I did it. It took me a solid week, but I finally feel like I’m on the other side of Father’s Day. And you know what? I’m thankful that it was something that I had to work through instead of just let pass by. Every time I feel the fog of grief wash over me it’s another opportunity to feel Jonah, and another chance to look back and realize what kind of strength we carry every single day. I’m not just talking about the get out of bed strength here. I’m talking about strength in keeping my head on straight. I’m talking about strength in silence – those moments each of us have where we could rip someone’s head off for saying something in just the wrong way, regardless of whatever the message was. I’m talking about strength in patience and knowing that the things we deal with on this day won’t last forever.

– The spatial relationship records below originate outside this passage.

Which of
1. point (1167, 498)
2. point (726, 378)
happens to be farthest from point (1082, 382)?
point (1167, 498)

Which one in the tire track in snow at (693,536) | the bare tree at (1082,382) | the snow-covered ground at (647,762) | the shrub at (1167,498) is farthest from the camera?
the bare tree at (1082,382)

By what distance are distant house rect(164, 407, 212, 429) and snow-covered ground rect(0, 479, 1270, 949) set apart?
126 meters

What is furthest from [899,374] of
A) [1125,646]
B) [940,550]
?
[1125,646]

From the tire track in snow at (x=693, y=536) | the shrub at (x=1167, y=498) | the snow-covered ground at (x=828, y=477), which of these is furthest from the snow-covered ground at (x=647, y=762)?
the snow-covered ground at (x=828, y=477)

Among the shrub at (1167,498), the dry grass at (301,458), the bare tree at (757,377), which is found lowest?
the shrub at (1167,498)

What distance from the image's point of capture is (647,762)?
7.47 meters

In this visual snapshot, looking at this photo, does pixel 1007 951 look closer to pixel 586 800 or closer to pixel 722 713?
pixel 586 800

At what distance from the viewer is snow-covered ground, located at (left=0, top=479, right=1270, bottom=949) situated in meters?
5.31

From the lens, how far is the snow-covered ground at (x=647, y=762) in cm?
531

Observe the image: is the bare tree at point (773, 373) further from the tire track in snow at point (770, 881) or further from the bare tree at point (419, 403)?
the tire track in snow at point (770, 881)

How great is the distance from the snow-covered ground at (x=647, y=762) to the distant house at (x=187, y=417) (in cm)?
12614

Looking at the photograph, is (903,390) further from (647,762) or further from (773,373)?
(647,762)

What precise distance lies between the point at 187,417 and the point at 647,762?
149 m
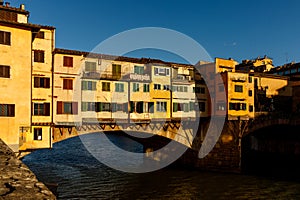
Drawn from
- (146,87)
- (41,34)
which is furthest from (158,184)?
(41,34)

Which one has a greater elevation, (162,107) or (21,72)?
(21,72)

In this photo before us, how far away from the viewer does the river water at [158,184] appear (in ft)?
104

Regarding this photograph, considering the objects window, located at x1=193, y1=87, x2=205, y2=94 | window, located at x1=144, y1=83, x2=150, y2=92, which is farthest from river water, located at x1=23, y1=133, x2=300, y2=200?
window, located at x1=193, y1=87, x2=205, y2=94

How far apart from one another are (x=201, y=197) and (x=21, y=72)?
2283 centimetres

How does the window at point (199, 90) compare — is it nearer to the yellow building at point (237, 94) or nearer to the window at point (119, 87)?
the yellow building at point (237, 94)

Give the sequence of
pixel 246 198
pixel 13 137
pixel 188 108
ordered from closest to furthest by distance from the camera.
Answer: pixel 13 137
pixel 246 198
pixel 188 108

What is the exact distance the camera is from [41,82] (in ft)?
105

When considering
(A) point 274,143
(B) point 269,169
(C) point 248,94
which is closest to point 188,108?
(C) point 248,94

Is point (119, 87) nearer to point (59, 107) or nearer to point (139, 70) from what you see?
point (139, 70)

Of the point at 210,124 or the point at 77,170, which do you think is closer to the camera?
the point at 77,170

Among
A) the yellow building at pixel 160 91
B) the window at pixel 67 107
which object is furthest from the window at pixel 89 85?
the yellow building at pixel 160 91

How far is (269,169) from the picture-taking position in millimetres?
45719

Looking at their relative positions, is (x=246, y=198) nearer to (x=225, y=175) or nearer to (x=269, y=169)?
(x=225, y=175)

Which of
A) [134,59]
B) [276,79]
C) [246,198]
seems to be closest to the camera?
[246,198]
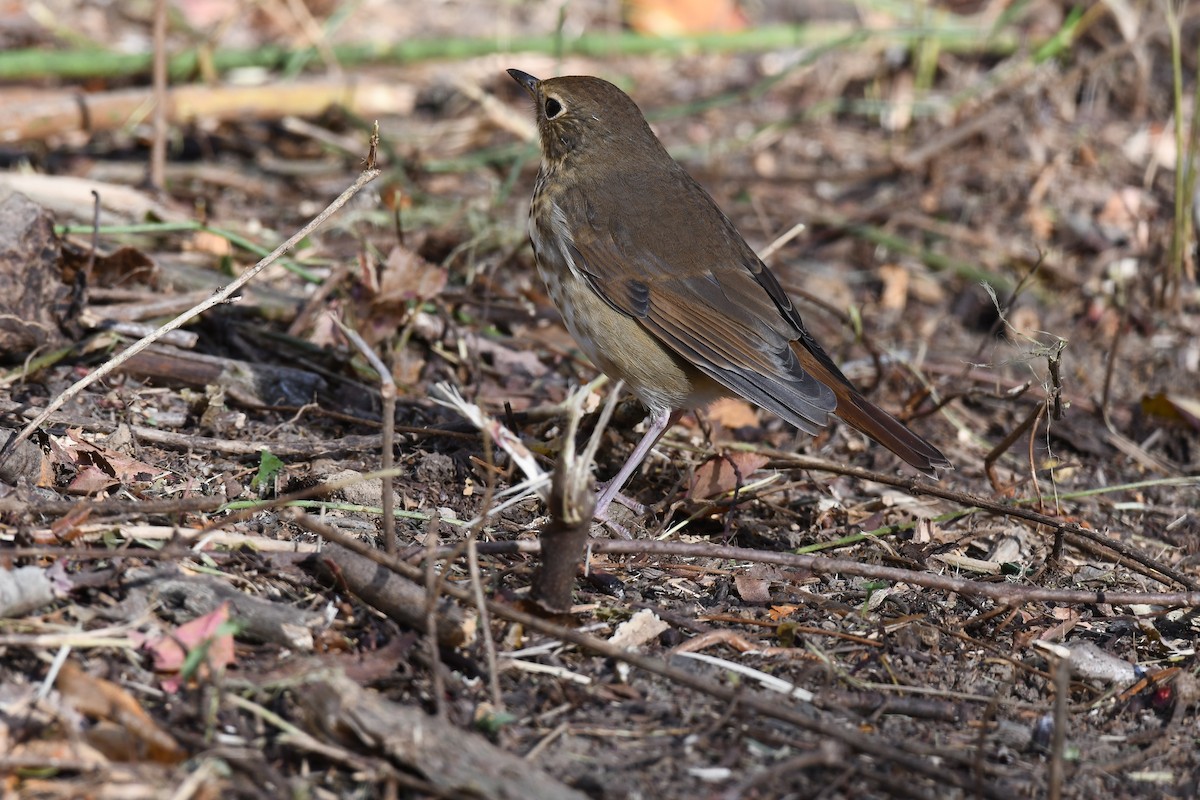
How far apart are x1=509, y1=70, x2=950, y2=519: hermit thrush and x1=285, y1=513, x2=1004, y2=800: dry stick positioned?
114 cm

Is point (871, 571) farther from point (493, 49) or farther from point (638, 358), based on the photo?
point (493, 49)

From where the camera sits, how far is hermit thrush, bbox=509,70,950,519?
409 cm

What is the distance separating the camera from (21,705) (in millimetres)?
2553

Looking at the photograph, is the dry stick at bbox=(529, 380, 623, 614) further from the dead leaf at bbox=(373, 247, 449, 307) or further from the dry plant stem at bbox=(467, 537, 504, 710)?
the dead leaf at bbox=(373, 247, 449, 307)

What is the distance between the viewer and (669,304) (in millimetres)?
4270

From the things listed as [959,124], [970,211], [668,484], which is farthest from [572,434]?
[959,124]

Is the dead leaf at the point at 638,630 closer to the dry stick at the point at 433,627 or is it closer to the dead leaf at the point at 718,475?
the dry stick at the point at 433,627

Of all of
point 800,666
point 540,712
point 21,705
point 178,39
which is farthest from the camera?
point 178,39

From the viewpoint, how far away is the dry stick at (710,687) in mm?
2664

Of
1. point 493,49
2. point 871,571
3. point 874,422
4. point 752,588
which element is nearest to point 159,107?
point 493,49

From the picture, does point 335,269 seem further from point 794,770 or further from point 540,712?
point 794,770

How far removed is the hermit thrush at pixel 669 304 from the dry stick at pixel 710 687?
3.75ft

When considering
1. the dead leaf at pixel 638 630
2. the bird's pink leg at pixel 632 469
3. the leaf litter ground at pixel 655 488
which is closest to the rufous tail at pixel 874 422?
the leaf litter ground at pixel 655 488

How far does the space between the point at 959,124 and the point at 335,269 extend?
4152 millimetres
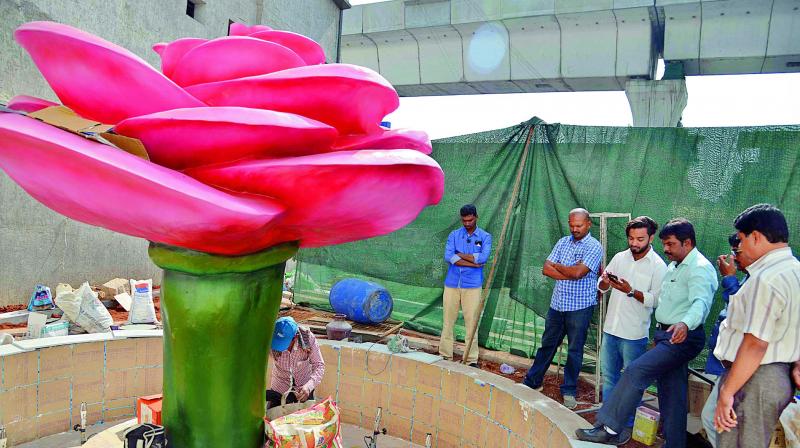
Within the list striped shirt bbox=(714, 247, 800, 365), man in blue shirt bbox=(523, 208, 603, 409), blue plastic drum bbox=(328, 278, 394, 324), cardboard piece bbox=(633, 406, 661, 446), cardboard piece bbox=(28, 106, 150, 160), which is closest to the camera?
cardboard piece bbox=(28, 106, 150, 160)

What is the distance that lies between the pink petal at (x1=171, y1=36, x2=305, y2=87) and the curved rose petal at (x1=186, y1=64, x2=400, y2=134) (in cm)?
5

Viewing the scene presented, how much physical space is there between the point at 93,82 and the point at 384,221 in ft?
1.87

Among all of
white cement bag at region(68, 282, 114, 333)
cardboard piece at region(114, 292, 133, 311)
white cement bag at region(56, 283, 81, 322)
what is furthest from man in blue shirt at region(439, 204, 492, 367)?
cardboard piece at region(114, 292, 133, 311)

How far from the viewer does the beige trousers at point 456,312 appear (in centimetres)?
586

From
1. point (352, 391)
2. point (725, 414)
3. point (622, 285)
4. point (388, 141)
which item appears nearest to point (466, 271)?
point (622, 285)

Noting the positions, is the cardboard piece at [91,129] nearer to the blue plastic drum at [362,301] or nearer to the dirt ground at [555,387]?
the dirt ground at [555,387]

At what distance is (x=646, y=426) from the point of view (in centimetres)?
398

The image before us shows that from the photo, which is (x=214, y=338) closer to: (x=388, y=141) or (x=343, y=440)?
(x=388, y=141)

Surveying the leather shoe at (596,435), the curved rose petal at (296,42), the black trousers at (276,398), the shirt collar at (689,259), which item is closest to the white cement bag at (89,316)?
the black trousers at (276,398)

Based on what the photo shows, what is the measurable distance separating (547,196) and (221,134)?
525 centimetres

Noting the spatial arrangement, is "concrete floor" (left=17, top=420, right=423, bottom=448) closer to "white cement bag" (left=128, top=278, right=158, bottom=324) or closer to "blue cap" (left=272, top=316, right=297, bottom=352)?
"blue cap" (left=272, top=316, right=297, bottom=352)

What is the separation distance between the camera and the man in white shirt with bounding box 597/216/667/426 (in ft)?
13.8

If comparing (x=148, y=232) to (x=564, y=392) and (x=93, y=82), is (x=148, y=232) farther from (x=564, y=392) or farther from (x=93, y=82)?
(x=564, y=392)

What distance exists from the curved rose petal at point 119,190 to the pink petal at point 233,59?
235 millimetres
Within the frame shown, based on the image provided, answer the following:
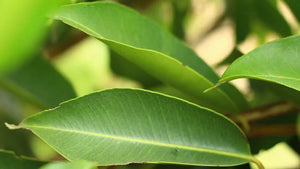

The same strength we’ve found in ourselves after losing Luke a year ago and Jonah this year, and the strength that thousands of families experience every year in dealing with loss of their own. You never really understand the power you carry until you’re forced to use it just to make it another day. Being emotional in grief doesn’t only manifest itself in crying or sadness. Personally, I exhibit it in a short fuse when I’m trying to do something and can’t or in a prideful reaction when I don’t feel like I’m being heard. It can rear it’s ugly head in dealing with family and coworkers, or in how you handle children. It can often be seen when I’m driving – in good days I “politely” wish someone would turn a little faster or use their signal while my bad days have a much more… passionate response. The trick I’m learning, though, is recognizing it when it happens. I’m not angry at that driver for taking their time making a turn – the chances are pretty high they care more about the other people in their car than those extra two seconds it took to make that turn; I’m frustrated by not needing a car seat in my car. It’s a simple projection of my own feelings onto another person when it isn’t warranted.
I’m making today more than just Monday. More than the first work day after a weekend. Today for me is a day of recognition and reconciliation. If I’ve snapped at you or said something out of character, I apologize profusely. If I’ve rambled about something during a conversation, please know that it’s because my mind is always half on Jonah and I hadn’t intended on losing my place in our conversation. And if you’re my wife, please know that you’re the most important thing in my life and I couldn’t be more proud to be your husband. I know I make it difficult some days to be as gracious as you are, and times like these show just how incredible you are. I love the crap out of you. We’re not just talking about an “I love you” while I’m heading out the door. I’m talking in a forever, I’ll always sit with you while you watch Seinfeld and click your nails kind of love. In my world, that’s pretty darn solid… but it isn’t enough. Know that I strive every single day to make sure that I’m giving you 100%, because you deserve so much more than just half of me. Our marriage is based on giving everything we have that day – in both peaks and valleys – to each other because 50/50 is the stuff divorces are made of, and I plan on keeping you forever.
You have the chance to do something different today than every Monday before this one. Today can be just another one if we let it, but why would we let another day pass on autopilot? What things are we missing my floating through one more day? Let today be the one that makes the difference. You are strong and you are powerful. Make today MORE than Monday.